Les ellipses de Bianchini

Par Paul Gagnaire  M.A.J : 27/11/2003

I Introduction.. 1

II La linea clementina. 2

III Les 17 ellipses de la polaire.. 2

IV Bibliographie.. 4

V Illustrations. 4

I Introduction

Chacun sait que l’étoile polaire ne se trouve pas exactement au pôle Nord, tout de même qu’on ne rencontre pas, présentement, d’étoile polaire au pôle Sud. Notre Polaire qu’autrefois on appelait Cynosure (abusivement, car tel était le nom de sa constellation tout entière), a remplacé dans cette fonction d’autres étoiles qui, au cours du cycle précessionnel d’environ 25800 ans, se sont trouvées plus ou moins proches du pôle Nord : alpha du Dragon (Thuban), en dernier lieu, il y a quelque 4500 ans. Dans la suite des temps, notre étoile polaire sera gamma de Céphée (Alderamin), puis delta du Cygne, puis Véga mais dans 14000 ans seulement. Le cycle se poursuivant sans fin prévisible, notre alpha de la Petite Ourse redeviendra étoile polaire vers l’an 27000, retrouvant la place qu’elle occupait déjà 24 millénaires avant notre ère (Homme de Cro-Magnon), ou encore 50 millénaires avant notre ère (Homme de Néanderthal), ou encore ... ; ainsi, indéfiniment en arrière.

C’est bientôt, vers l’an 2100, que notre Polaire se trouvera le plus près du pôle Nord avec une déclinaison de 89,5427 …°. De part et d’autre de cette année charnière, avec, deux fois,  un intervalle de 400 ans, donc en 1700 et en 2500, la déclinaison de la Polaire était et sera  proche de 87,7…°. (Les deux années ne sont pas exactement identiques, au-delà de la première décimale).

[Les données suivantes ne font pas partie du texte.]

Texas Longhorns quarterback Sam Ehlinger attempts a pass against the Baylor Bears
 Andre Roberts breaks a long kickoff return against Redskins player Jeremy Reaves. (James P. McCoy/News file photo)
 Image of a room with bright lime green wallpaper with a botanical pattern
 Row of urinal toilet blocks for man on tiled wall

Comme l’étoile n’est pas rigoureusement placée au pôle, elle décrit autour de lui un très petit cercle en 24 heures sidérales, soit 23 heures 56 minutes et 4 secondes, ce qui fait qu’elle n’est jamais, deux jours de suite, au même emplacement à la même heure solaire moyenne. Ainsi, tous les marins du vaste monde, quand ils naviguent dans l’hémisphère Nord, sont rompus à l’art de calculer leur latitude à partir de la hauteur de la Polaire et aussi d’apprécier la variation de leur compas en relevant l’azimut de la Polaire qui varie dans une étroite fourchette de 358° à 2°, environ.

Ces circuits de la Polaire autour de son pôle ont été magistralement représentés par Bianchini sur le pavement de l’église Santa Maria degli Angeli, à Rome, en 1702 et son œuvre ne cesse d’intéresser, voire d’intriguer, les visiteurs oublieux de la Cosmographie apprise dans leur jeunesse.

II La linea clementina

C’était en 1702, et le 6 octobre, le pape, Clément XI, inaugurait, dans cette église, une méridienne au sol qu’avait tracée l’astronome Francesco Bianchini, aidé de Giacomo Maraldi.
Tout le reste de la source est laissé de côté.